The jury is still out with respect to unequivocal evidence of the compression of morbidity hypothesis, but several published studies suggest that it may be achievable. Indeed, the term “geroscience” that Dr. Sierra invoked in his essay as a new field of research devoted to answering this question was first coined by scientists at my own institute, the Buck Institute for Research on Aging. It was the title of a successful NIH proposal, “Geroscience” to the NIH to “support interdisciplinary approaches to solving significant and complex biomedical problems, particularly those that have been resistant to traditional approaches.” The essential notion of geroscience was that processes that drive aging and the diseases of aging overlap. And if we are to make any real progress in understanding aging, scientists need to study age-related diseases in the context of aging in a truly interdisciplinary manner. 

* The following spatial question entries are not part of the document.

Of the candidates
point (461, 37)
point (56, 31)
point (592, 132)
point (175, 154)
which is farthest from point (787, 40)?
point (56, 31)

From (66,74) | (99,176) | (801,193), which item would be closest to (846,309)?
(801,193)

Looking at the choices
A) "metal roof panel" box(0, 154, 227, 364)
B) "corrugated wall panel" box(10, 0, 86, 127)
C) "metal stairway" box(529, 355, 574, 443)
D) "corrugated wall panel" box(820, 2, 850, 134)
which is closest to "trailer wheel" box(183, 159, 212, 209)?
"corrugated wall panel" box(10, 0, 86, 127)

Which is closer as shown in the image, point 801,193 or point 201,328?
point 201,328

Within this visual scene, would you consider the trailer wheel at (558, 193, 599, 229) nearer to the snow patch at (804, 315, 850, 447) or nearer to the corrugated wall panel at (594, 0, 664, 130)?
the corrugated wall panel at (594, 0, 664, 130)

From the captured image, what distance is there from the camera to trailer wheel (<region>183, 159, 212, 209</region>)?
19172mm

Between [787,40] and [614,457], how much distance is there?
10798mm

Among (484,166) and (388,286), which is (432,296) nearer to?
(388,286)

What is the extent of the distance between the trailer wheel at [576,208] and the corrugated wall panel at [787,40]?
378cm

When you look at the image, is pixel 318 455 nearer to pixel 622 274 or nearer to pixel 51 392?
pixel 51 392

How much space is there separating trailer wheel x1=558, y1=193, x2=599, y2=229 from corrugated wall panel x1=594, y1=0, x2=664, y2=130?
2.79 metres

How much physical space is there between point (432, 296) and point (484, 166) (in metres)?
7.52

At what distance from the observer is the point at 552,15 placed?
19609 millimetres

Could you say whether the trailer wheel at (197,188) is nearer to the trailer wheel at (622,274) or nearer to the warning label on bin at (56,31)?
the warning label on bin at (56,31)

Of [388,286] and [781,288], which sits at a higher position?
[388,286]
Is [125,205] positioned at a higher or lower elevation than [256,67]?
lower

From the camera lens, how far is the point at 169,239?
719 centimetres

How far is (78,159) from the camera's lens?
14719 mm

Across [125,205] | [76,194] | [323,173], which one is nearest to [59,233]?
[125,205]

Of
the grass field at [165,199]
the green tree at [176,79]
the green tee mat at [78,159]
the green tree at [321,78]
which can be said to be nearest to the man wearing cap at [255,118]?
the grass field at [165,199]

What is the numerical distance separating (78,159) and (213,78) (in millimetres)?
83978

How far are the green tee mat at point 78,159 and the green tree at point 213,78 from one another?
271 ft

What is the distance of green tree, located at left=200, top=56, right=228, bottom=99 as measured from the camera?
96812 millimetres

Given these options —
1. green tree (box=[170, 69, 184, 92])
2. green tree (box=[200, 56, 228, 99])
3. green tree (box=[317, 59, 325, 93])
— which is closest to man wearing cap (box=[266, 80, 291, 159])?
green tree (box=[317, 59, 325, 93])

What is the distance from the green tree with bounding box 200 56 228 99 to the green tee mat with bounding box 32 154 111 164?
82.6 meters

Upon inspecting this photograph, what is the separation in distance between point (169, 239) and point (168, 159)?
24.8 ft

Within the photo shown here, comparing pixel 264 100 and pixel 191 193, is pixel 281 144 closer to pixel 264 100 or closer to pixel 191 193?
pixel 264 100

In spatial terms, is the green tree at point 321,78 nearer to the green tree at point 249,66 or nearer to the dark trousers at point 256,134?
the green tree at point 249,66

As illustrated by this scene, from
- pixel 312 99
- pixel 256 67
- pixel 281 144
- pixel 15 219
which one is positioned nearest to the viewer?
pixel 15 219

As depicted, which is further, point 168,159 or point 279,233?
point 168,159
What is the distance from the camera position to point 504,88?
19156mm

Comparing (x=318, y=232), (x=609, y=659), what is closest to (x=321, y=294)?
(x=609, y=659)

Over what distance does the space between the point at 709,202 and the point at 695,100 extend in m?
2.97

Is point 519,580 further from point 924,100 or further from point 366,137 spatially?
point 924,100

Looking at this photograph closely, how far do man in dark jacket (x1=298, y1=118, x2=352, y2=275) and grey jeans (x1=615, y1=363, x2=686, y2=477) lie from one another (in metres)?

This may seem like an obvious statement, but most basic science research into diseases that occur late in life were not, and are still not, conducted with aging as a major variable in the overall experimental design. For example, the vast majority of studies of neurodegenerative diseases, such as Alzheimer’s or Parkinson’s diseases, where mouse models were used, the age of the mice were typically 6 months old, or about late-adolescence in human terms. But this is changing, and there is now an emerging consensus in the scientific community that we need to study these diseases in aging models to gain the insight we will need to find cures. So where are we in this process? Dr. Sierra concludes by saying:

“When will people benefit from this?

It is definitely too early to say, which is why I have refrained from even mentioning the interventions that work in animals. So, despite the thriving industry of “anti-aging” treatments, nothing that we know of today has been shown to prevent or delay the aging process in people. Thus, the current generation may not benefit from this groundbreaking research. But maybe our children and grandchildren will.”


Indeed, there are no anti-aging treatments available today that have proven effects on delaying aging despite some interesting studies in animal models. And I mostly agree with him that progress will be slow and we are unlikely to benefit from this basic research in our own lives. So in the meantime we are left with what we know can affect our general health: diet, exercise, reducing stress, etc. So instead of waiting for the miracle cure or fountain of youth—when and if it ever comes—there are plenty of non-pharmacological ways to improve your health, whether or not that they will delay the rate of your aging.